Riders for Health Liberia provides sample transport coverage to all of Liberia’s 15 counties. The organization first proved how transportation systems could function in the fight against outbreaks in that country during the Ebola crisis between 2014 and 2016. That crisis, which infected more than 10,000 people and killed nearly 5,000 in West Africa, was marked by a fragmented transport system that made it difficult or impossible for lab samples to be quickly and efficiently tested for Ebola. Riders for Health worked with the Incident Management System of the Ministry of Health to introduce motorcycle shuttling and standardize the transport system. Couriers transported up to 5,000 samples in September 2015, during the heightened surveillance for Ebola in Liberia, from nearly 400 facilities across the country. Each sample represented the future of that patient and many others.
In 2016, Liberia was declared Ebola-free.
“We felt like we made a valuable contribution to eliminating Ebola from Liberia, because our involvement meant there was now reliability in the health transport system,” says Trunos Grison, the Sample Transport Specialist.
In the aftermath of the outbreak, the country was determined to learn from the experience to help prevent future epidemics. The Ministry of Health knew that the inability to obtain accurate laboratory diagnoses could create opportunities for outbreaks to spread. But like many other low-income countries, Liberia faces healthcare constraints, including large distances between its rural communities and diagnostic labs, and limited funding. Weather and terrain pose major challenges. During the rainy season roads become impassable, and trucks can be stuck for days. Other options for transporting samples–like helicopters–are prohibitively expensive.
Managing transportation logistics are critical for keeping outbreaks at bay. The Liberian Ministry of Health now contracts with Riders for Health to manage its transportation logistics and fleet of vehicles. In 2017, they responded to 40 outbreaks identified across the country. These outbreaks could have spread widely had samples not reached the laboratories quickly.
Riders for Health
Local Management for Global health
In addition to Liberia, Riders for Health systems works in six other African countries–Kenya, Malawi, Lesotho, Zimbabwe, Nigeria and The Gambia. In each country, the organization prioritizes local knowledge and employment, considering how each country’s health system contributes to the global health security agenda.
“Transportation is a means to an end,” says Joseph Mehdeh, Riders for Health Liberia Program Country Director. “Riders for Health is here to save lives.”

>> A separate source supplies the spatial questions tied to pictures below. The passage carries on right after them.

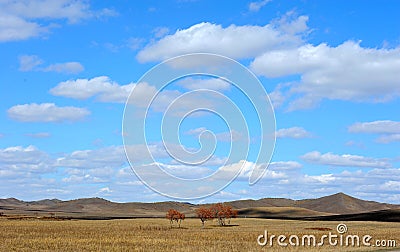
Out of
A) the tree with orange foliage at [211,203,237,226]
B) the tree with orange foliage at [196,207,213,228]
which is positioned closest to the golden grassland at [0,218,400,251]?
the tree with orange foliage at [196,207,213,228]

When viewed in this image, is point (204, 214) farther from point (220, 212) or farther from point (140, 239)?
point (140, 239)

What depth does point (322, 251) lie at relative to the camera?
151 feet

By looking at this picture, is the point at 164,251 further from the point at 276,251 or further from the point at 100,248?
the point at 276,251

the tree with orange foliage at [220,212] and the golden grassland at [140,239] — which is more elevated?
the tree with orange foliage at [220,212]

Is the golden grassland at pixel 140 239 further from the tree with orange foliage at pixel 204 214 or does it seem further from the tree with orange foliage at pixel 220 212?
the tree with orange foliage at pixel 220 212

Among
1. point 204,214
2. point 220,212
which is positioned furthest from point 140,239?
point 220,212

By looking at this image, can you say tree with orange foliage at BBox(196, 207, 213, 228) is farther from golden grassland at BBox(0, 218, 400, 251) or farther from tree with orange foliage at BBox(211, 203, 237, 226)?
golden grassland at BBox(0, 218, 400, 251)

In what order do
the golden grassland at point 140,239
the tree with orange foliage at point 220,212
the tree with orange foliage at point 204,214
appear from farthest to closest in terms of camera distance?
the tree with orange foliage at point 220,212 → the tree with orange foliage at point 204,214 → the golden grassland at point 140,239

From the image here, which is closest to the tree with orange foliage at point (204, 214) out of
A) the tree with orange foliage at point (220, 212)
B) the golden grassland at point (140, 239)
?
the tree with orange foliage at point (220, 212)

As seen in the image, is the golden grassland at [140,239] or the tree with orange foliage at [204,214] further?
the tree with orange foliage at [204,214]

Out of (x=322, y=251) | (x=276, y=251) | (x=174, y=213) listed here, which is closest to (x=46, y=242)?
(x=276, y=251)

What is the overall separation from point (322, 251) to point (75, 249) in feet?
75.5

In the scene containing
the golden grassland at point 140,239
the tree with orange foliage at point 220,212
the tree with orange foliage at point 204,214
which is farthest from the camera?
the tree with orange foliage at point 220,212

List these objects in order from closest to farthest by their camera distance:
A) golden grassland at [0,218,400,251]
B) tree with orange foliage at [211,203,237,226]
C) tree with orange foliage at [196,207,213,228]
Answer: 1. golden grassland at [0,218,400,251]
2. tree with orange foliage at [196,207,213,228]
3. tree with orange foliage at [211,203,237,226]
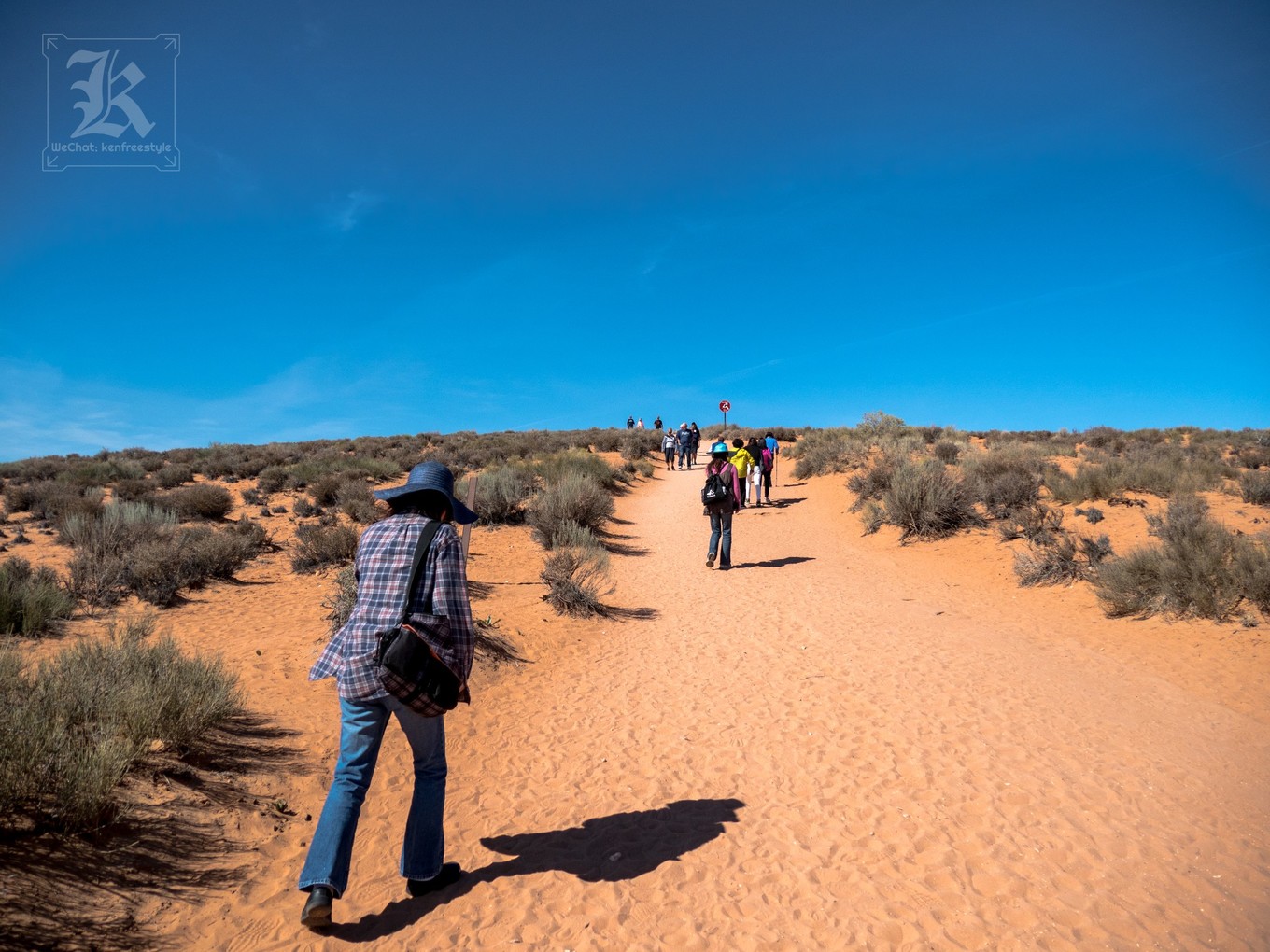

In The Gambia, Riders The Gambia (RFHTG) operates a nationwide model that is now financed by the Ministry. RFHTG is a self-sustaining project, which makes it the first country in Africa with enough viable vehicles to provide reliable healthcare services to its entire population. With a growing organization, logistics are proving to be a critical link for health across the continent.
Challenges loom for the project, as funding sources are set to expire soon. However, Riders for Health Liberia remains committed to its mission.
“We want Africans to do their part in running the system,” says Mehdeh, “Our vision is a world where health services reach everyone, everywhere. We believe that ‘last mile’ services should be cost-effective, efficient, and Africa-driven.”
As Riders for Health believes, the key to Moving Global Health Forward is that Health Ministries of African nations understand, take ownership and manage this unique system locally and sustainably to reduce public health threats and diseases outbreaks of epidemic potential.